## OBJECTIF DE LA TÂCHE
Prolongez, s'il vous plaît, le texte sur la vie politique tunisienne après les élections de 2019, en reprenant après sa dernière phrase.

## TEXTE RETENU
◇ ◇ ◇ ◇

Ce qui se passe en Tunisie se déroule à une allure si rapide, depuis 2011, qu'on a du mal à distinguer les moments significatifs. Depuis cet été, ça va encore plus vite : BCE meurt d'une intoxication en juillet ; les élections prévues pour le dernier trimestre 2019 sont précipitées sur un mois, entre septembre et octobre ; la présidentielle fait sortir Kaïs Saïd d'un angle mort, la représentation des partis à l'ARP est éclatée avec un recul des islamistes, une forme plus extrémiste que ces derniers, apparaît au parlement, les forces dites «modernistes» sont plus atomisées que les autres, des tractations font de Rached Ghannouchi -le chef de 40 ans d'Ennahdha, contesté à l'intérieur de son parti- le président de l'ARP... La réalité politique tunisienne est en plein malaxage, sans rien qui tienne assez longtemps (même en apparence) pour qu'on puisse en lire des aspects dans la durée. D'où la difficulté d'exposer cette seconde phase post-élections 2019 de choix de chef du gouvernement.

Une procédure constitutionnelle

Dite «le gouvernement du président», l'étape résulte du rejet de la formation de Habib Jemli par l'ARP, le 10 janvier. Choisi en novembre par le parti Ennahdha qui a remporté 54 sièges sur 217, le candidat islamiste a récolté 76 voix pour et 134 voix hostiles. Le résultat rassure sur les acquisitions et tractations de voix apparues au sein de l'ARP, tout en ouvrant sur une opération inexpérimentée par la classe politique tunisienne, une de plus.

La Constitution est certes mise en vigueur, son application fournit, au moins, une rampe procédurale, mais ce passage à l'épreuve nourrit l'impression de précipitation. L'opacité est loin de se réduire, les éléments d'information manquent, ils ne sont ni fournis par les instances agissantes ni fabriqués par les analystes, les outils n'existant pas. On n'a pas de journalisme fiable et la liberté d'expression récemment acquise n'a pas permis de construire des canaux suffisamment sains pour produire des repères et des cadres d'analyse. Les observateurs sont ballottés par une situation flottante et il n'est pas facile de se positionner et/ou de vérifier intuitions et hypothèses. Les réseaux sociaux qui ont servi à pluraliser l'opinion sont davantage un champ de bataille qu'un espace d'échange et de réflexion. Facebook contient des échos mais n'est lisible que de façon anecdotique et clivée.

◇ ◇ ◇ ◇

## EXTRAITS DU LISTING
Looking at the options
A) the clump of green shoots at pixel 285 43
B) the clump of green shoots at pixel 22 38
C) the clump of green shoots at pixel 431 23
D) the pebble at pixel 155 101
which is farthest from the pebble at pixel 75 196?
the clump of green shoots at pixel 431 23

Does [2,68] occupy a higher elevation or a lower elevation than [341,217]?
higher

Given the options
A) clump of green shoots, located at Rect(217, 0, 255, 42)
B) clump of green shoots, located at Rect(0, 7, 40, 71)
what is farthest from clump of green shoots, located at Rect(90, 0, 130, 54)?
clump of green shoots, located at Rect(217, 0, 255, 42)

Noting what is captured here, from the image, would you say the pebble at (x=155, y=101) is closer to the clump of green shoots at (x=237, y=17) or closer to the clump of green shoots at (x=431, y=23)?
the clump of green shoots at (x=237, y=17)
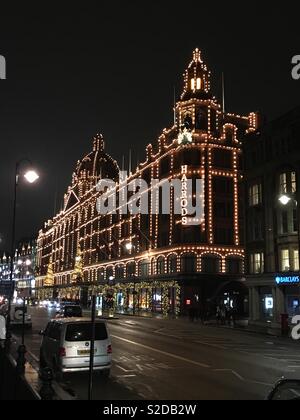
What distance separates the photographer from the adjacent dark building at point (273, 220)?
4459 cm

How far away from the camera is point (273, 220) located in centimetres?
4734

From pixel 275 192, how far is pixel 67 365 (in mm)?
35549

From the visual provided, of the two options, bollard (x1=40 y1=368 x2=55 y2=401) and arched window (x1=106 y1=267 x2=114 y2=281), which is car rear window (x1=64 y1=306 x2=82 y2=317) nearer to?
bollard (x1=40 y1=368 x2=55 y2=401)

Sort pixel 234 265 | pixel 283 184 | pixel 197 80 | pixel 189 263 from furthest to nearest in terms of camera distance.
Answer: pixel 197 80 → pixel 234 265 → pixel 189 263 → pixel 283 184

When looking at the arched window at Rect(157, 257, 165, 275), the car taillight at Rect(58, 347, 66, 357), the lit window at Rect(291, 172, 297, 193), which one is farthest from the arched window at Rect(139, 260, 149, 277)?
the car taillight at Rect(58, 347, 66, 357)

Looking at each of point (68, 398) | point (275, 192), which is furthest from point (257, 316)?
point (68, 398)

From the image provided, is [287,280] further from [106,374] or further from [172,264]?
[106,374]

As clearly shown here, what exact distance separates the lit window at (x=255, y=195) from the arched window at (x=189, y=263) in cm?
1632

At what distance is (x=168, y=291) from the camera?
68312 mm

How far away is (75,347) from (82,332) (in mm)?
535

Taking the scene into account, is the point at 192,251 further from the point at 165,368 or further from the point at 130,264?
the point at 165,368

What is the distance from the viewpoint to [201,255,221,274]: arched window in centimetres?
6619

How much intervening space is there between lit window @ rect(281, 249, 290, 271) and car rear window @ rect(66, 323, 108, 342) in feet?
103

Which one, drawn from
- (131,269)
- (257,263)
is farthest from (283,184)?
(131,269)
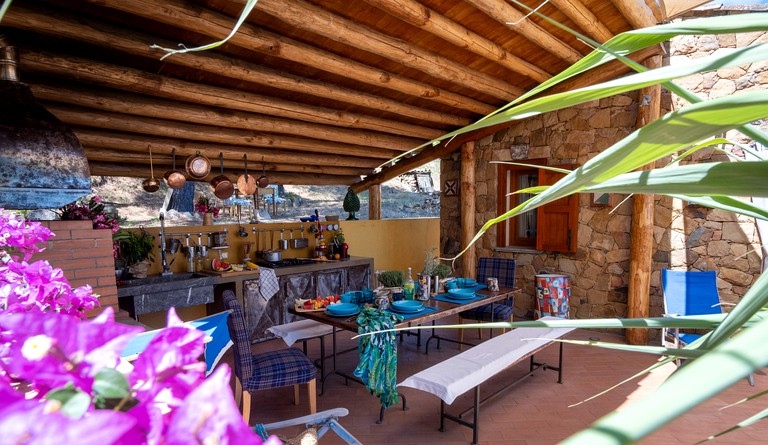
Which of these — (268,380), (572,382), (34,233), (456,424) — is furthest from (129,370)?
(572,382)

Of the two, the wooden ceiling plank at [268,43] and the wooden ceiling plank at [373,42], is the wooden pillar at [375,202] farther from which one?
the wooden ceiling plank at [373,42]

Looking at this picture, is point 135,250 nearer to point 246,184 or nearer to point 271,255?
point 271,255

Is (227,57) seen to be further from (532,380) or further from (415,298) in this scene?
(532,380)

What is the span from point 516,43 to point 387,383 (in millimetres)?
3692

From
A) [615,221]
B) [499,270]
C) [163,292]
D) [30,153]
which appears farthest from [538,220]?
[30,153]

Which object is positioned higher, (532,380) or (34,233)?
(34,233)

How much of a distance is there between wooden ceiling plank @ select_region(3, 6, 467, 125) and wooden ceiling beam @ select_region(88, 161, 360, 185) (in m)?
2.57

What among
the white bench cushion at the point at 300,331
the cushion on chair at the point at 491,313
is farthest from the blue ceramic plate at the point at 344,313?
the cushion on chair at the point at 491,313

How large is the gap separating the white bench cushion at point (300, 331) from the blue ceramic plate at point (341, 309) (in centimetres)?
51

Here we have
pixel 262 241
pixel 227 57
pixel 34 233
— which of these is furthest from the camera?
pixel 262 241

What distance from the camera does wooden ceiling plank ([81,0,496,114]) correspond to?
9.49 feet

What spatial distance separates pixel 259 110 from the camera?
476 centimetres

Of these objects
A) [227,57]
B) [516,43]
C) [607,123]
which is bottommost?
[607,123]

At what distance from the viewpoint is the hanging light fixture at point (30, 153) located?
8.61 ft
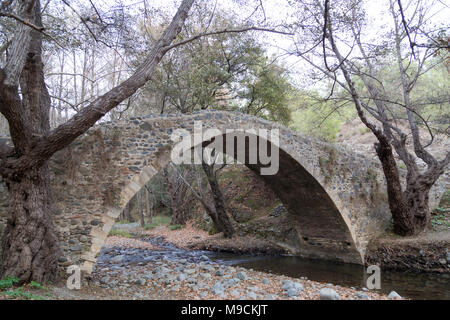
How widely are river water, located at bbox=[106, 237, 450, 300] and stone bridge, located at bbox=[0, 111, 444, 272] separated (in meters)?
1.02

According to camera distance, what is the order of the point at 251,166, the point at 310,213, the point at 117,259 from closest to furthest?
the point at 117,259
the point at 310,213
the point at 251,166

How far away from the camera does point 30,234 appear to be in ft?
14.3

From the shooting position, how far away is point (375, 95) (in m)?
8.70

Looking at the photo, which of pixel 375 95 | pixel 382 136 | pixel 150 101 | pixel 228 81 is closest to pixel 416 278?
pixel 382 136

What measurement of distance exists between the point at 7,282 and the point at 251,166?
7.54 m

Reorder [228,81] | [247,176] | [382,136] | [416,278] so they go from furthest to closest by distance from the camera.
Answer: [247,176] → [228,81] → [382,136] → [416,278]

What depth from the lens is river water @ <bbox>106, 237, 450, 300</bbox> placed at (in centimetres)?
645

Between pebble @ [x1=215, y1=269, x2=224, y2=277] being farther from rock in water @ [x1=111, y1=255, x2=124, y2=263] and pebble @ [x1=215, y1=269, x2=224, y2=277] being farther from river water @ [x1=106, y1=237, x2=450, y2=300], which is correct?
rock in water @ [x1=111, y1=255, x2=124, y2=263]

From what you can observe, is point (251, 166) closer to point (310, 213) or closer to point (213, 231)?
point (310, 213)

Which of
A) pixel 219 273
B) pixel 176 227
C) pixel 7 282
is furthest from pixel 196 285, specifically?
pixel 176 227

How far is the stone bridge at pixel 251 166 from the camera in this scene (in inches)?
208
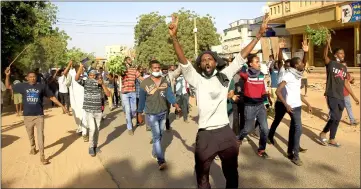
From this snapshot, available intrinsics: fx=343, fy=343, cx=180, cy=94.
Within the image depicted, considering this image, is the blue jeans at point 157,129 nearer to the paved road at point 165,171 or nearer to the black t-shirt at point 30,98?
the paved road at point 165,171

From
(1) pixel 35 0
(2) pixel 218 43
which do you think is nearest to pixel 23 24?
(1) pixel 35 0

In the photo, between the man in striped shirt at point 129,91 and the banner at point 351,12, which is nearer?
the man in striped shirt at point 129,91

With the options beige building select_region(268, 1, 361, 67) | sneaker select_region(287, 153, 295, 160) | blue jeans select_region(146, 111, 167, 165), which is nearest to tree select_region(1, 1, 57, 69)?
blue jeans select_region(146, 111, 167, 165)

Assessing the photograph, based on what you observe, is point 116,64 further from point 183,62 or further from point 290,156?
point 183,62

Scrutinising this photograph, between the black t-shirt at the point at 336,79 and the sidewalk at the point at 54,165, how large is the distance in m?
4.25

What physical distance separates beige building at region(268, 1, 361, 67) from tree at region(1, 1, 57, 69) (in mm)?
14214

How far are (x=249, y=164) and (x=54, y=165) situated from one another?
338 cm

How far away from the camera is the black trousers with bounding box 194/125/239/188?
3.45m

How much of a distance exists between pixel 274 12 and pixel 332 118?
2042cm

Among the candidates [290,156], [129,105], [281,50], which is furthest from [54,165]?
[281,50]

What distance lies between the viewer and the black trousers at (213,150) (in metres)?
3.45

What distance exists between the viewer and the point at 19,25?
14930mm

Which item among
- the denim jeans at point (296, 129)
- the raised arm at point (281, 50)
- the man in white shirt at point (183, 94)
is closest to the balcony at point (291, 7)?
the man in white shirt at point (183, 94)

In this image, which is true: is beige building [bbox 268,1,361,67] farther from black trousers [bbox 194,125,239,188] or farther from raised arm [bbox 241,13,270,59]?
black trousers [bbox 194,125,239,188]
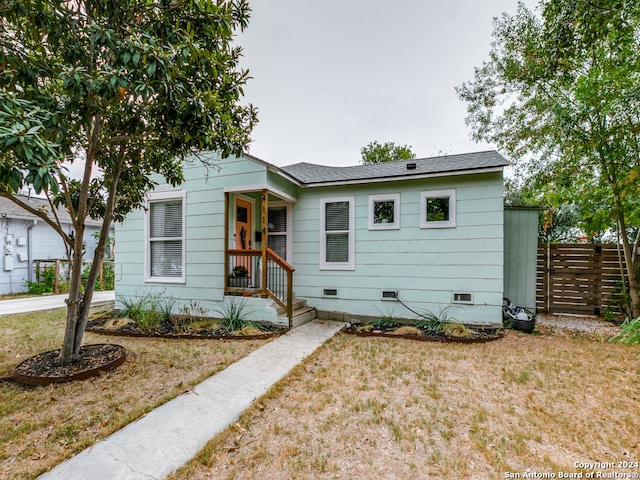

◇ ◇ ◇ ◇

## RÉPONSE CI-DESSOUS
Ce chef de gouvernement choisi par K. Saïed est une surprise eu égard aux paramètres établis et même au choix des partis, consultés -par écrit- par le président de la République. La procédure et son résultat constituent une brèche originale pour l'avenir immédiat, plutôt embrouillé. Dans ce contexte peu ou pas informé, l'imprévu a quelque chose d'avantageux car il déconcerte ; l'inattendu fausse des calculs, déstabilise des projets faciles ou prétendument acquis. Les calculateurs se trouvent essentiellement du côté des détenteurs de privilèges et prébendes et qui ne cherchent qu'à garder les acquis, les positions de pouvoir ou de contrôle. On sent que la corruption se propage et même si on en parle, on voit qu'elle se maintient, se fragmente, se fait parfois à l'aveugle, contribuant à faire monter la nature et le nombre des irrégularités depuis 2011. Tout le monde éprouve dans son quotidien un affaiblissement de l'Etat et des capacités du contrôle institutionnel (éducation, transport, santé, sécurité.... sont en pleine crise). A titre d'exemple, on traverse une vague d'insécurité diffuse, liée à la petite criminalité certes mais significative d'une crise de confiance dans les forces de l'ordre, d'une incapacité à renouveler les règles du travail policier et de sa relation à l'espace public et au citoyen, d'une impuissance à gouverner. L'absence de réformes se fait cruellement sentir et la Cour constitutionnelle, empêchée depuis presque 5 ans, reste le symptôme symbole de la résistance des institutions (l'ARP en tête) à s'adapter aux besoins et exigences de la société, en désordre, certes, mais également en attente de régulation.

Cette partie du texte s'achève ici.